Abandoned Gas Station Cleanup Fund Established in Ohio
Thursday, December 3, 2015
A common problem that communities and developers encounter when attempting to redevelop properties in small towns and older neighborhoods of larger cities is the presence of former gas station properties that are either abandoned or for which the owner does not have the financial resources to remove the underground storage tanks (USTs) or clean up contamination. These abandoned gas station properties can prevent a redevelopment plan from going forward because the entities wishing to implement the plan are wary of the potential costs for assessing and remediating a potential petroleum release that might be associated with such properties.
Recognizing the potential impediments to redevelopment that abandoned gas station sites represent, the State of Ohio included an abandoned gas station cleanup fund in the budget bill passed by the legislature at the end of June 2015. The fund will be administered by the Ohio Development Services Agency (ODSA) and consists of $20 million from remaining Clean Ohio funds (a fund formerly used to clean up brownfields in the state).
To be eligible for a grant from the new fund, a property must be publicly owned land that has been designated a Class C UST site by the Bureau of Underground Storage Tank Regulations (BUSTR) in the Ohio Department of Commerce State Fire Marshall’s office. A Class C UST site is one at which a release of petroleum has occurred or could occur from a BUSTR-regulated UST system and for which the owner of the UST system cannot be identified or for which the owner does not have the financial resources to complete a UST closure and/or release assessment in accordance with BUSTR guidelines. The State of Ohio maintains a list of known Class C UST sites, which can be viewed by using this link.
At the time of writing of this article, there were more than 540 releases included in this list.
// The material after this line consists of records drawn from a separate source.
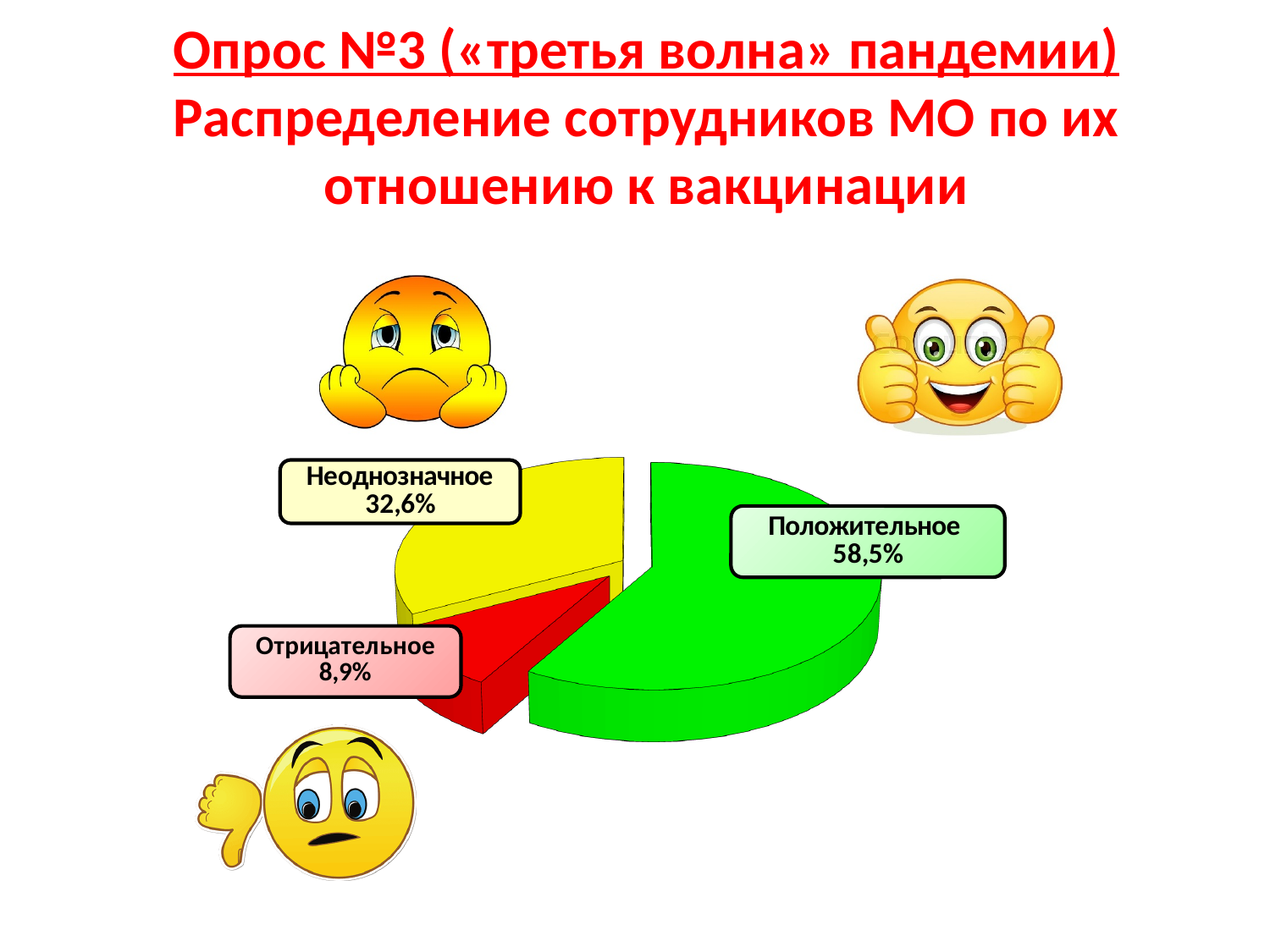
How many categories does the pie chart show? 3 What is the difference in percentage points between the Неоднозначное and Отрицательное shares? 23,7 Which attitude category has the largest share of the pie? Положительное What share of employees have a negative (Отрицательное) attitude to vaccination? 8,9% What is the difference in percentage points between the Положительное and Неоднозначное shares? 25,9 Which is larger: the share for Неоднозначное or the share for Отрицательное? Неоднозначное What share of employees have a positive (Положительное) attitude to vaccination? 58,5% What share of employees have an ambiguous (Неоднозначное) attitude to vaccination? 32,6% What colour is the slice for Положительное? Green What colour is the slice for Отрицательное? Red What kind of chart is shown on the slide? Pie chart Which attitude category has the smallest share of the pie? Отрицательное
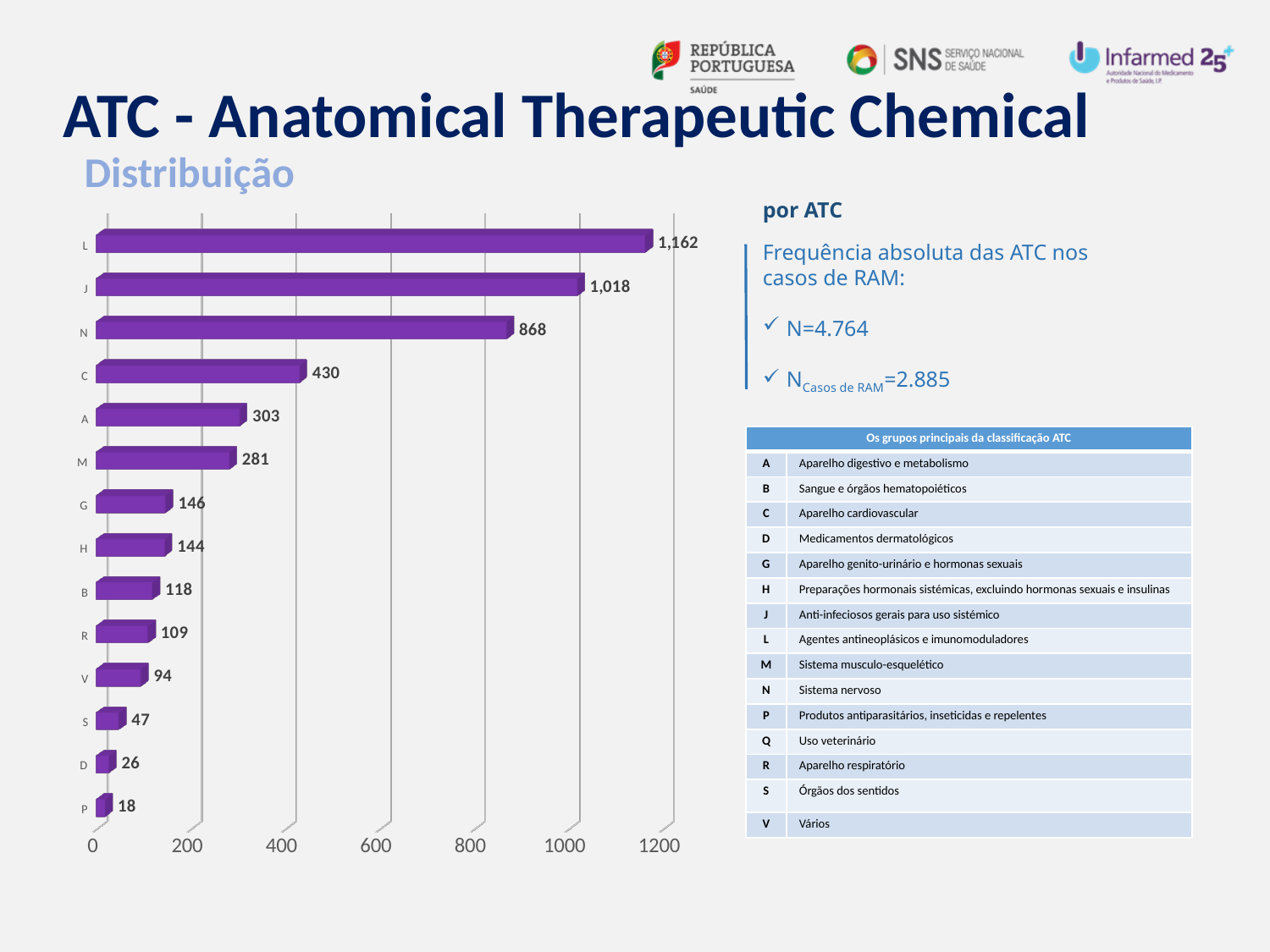
Is the value for N greater or less than 800? greater What is the value for category N? 868 What kind of chart is shown on the slide? Bar chart What is the value for category V? 94 What is the maximum value shown on the horizontal axis? 1200 Which is larger, the value for M or the value for G? M Which category has the lowest value? P What is the value for category L? 1,162 What is the difference between the values for L and J? 144 What is the difference between the values for C and A? 127 Which category has the highest value? L How many categories are shown in the chart? 14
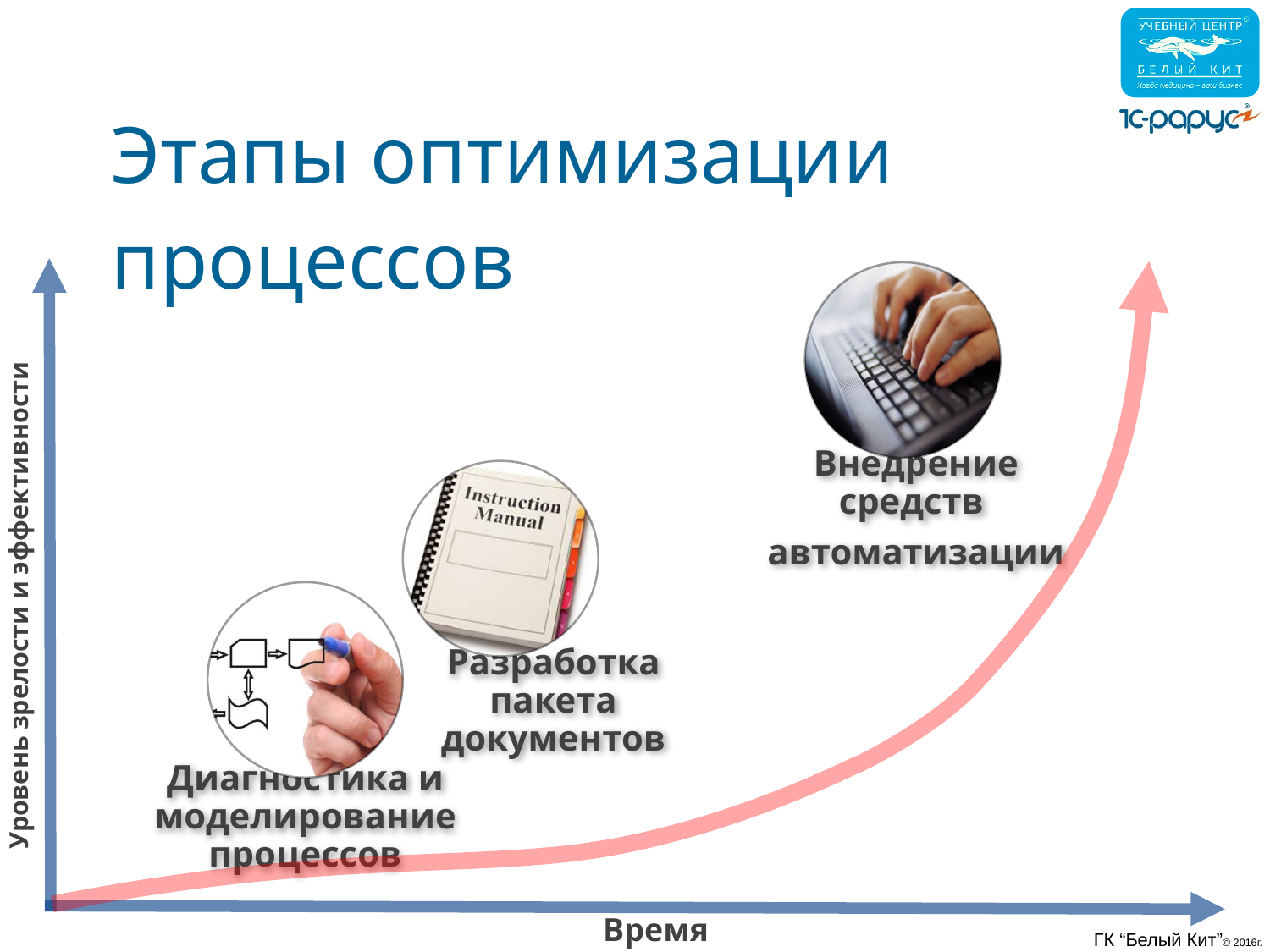
Which stage is placed higher on the curve: Разработка пакета документов or Диагностика и моделирование процессов? Разработка пакета документов Which stage is placed lowest on the curve? Диагностика и моделирование процессов How many stages are marked along the curve on the chart? 3 Which stage is placed highest on the curve? Внедрение средств автоматизации What is the label of the vertical axis of the chart? Уровень зрелости и эффективности What is the label of the horizontal axis of the chart? Время Does the curve on the chart rise or fall along the x axis (Время)? rise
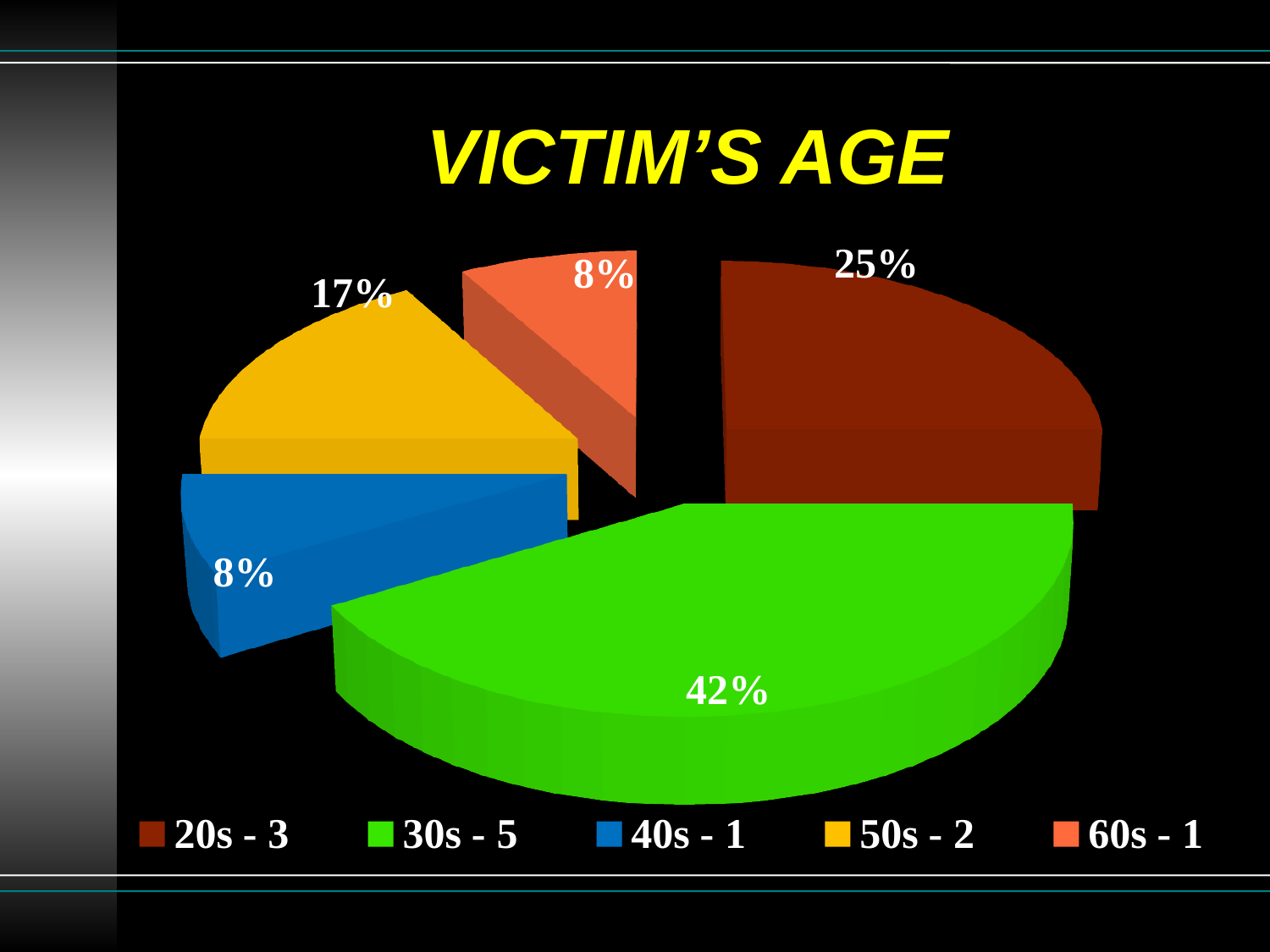
What percentage of the pie does the 30s - 5 slice represent? 42% What is the title of the chart? VICTIM'S AGE What colour is the slice for 40s - 1? Blue What is the difference in percentage points between the 30s - 5 slice and the 20s - 3 slice? 17% How many entries does the legend list? 5 What percentage of the pie does the 50s - 2 slice represent? 17% What type of chart is shown on the slide? Pie chart Which is larger, the share for 20s - 3 or the share for 50s - 2? 20s - 3 What percentage of the pie does the 40s - 1 slice represent? 8% How many slices does the pie chart have? 5 Which age group has the largest slice of the pie? 30s - 5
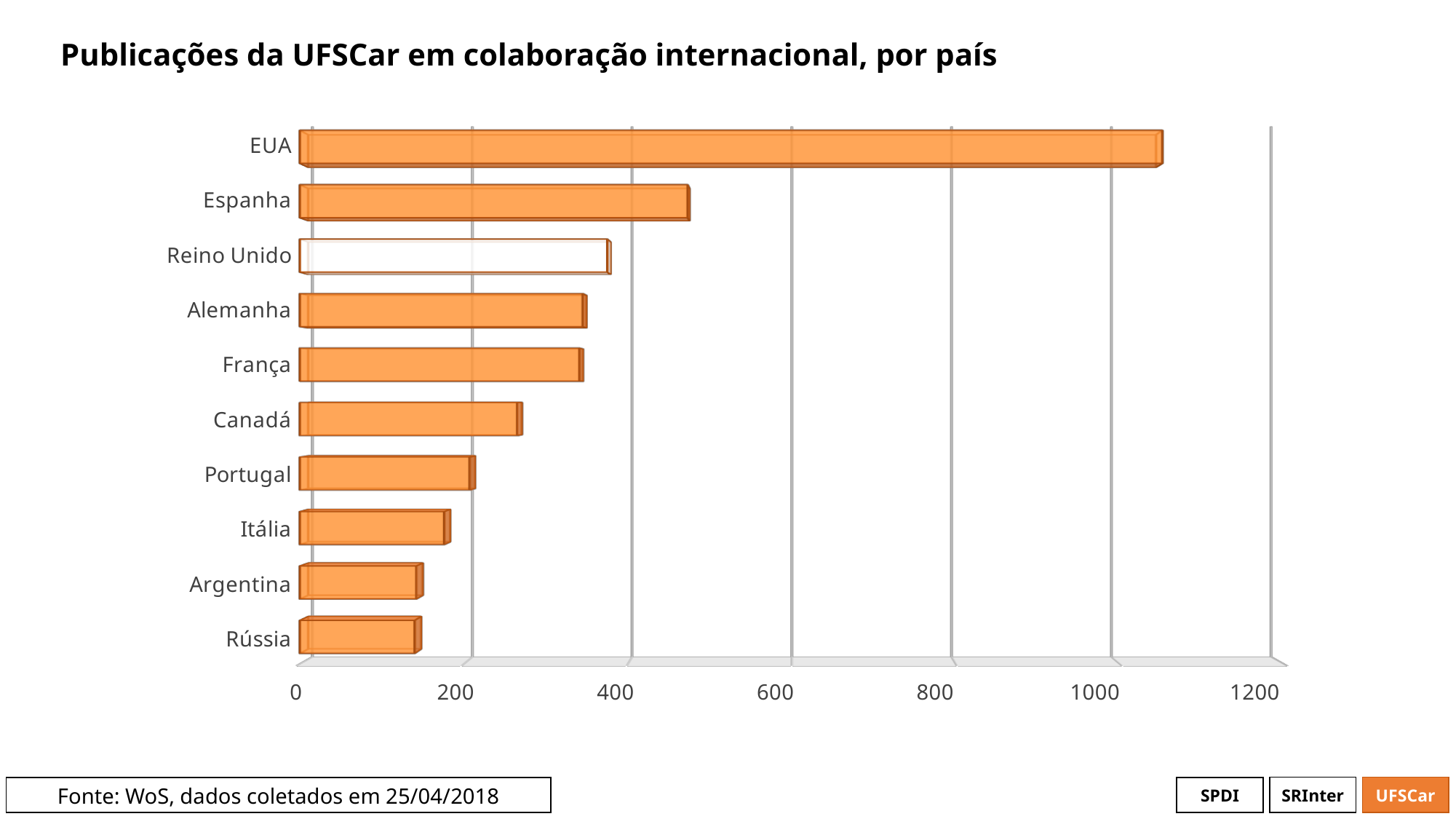
Is the value for Reino Unido greater or less than 400? less Is the value for Canadá greater or less than 200? greater Which has more publications, Canadá or Portugal? Canadá Which country has the highest number of publications in international collaboration? EUA Is the value for Itália greater or less than 200? less Which has more publications, Espanha or Reino Unido? Espanha What is the title of the chart? Publicações da UFSCar em colaboração internacional, por país How many countries are shown in the chart? 10 What kind of chart is shown on the slide? bar chart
If a particular property is not currently on the Class C list, a request to review the site for such a designation may be submitted to BUSTR.
Under the terms of the cleanup fund as described in the budget document, grants of up to $100,000 will be available for sampling to identify and delineate a potential regulated petroleum release and up to $500,000 for cleanup of contamination identified as the result of such a release.
Applications for grant funds are to be submitted to the ODSA. Parties eligible to apply for cleanup grants are political subdivisions (cities, counties, townships, villages, etc.) that own the affected properties. Initial information has indicated that organizations that have entered into an agreement with a political subdivision for redevelopment of publicly owned land may also be eligible to apply for the funds. It is assumed that this situation will be clarified in the guidance when it becomes available. The parties that caused or contributed to the contamination on a property will not be eligible to apply.
As stated earlier, the fund was included in the state budget passed at the end of June. Current information indicates that implementation of the fund and publishing of guidance is scheduled for late 2015. As described earlier, there are currently more than 540 releases included on the known Class C UST list. Given this large number of known releases, it is considered likely that the $20 million set aside for the cleanup fund could be allocated very quickly. Therefore, we believe that it would be advisable for any locality or developer for which an abandoned UST site is a potential concern to determine whether the subject property is already on the Class C UST list and, if not, to submit a request to BUSTR for a determination. If the property is already on the list or can be designated a Class C site by BUSTR, the locality or developer should then be ready to move as quickly as possible to apply for a grant from the cleanup fund once it is implemented.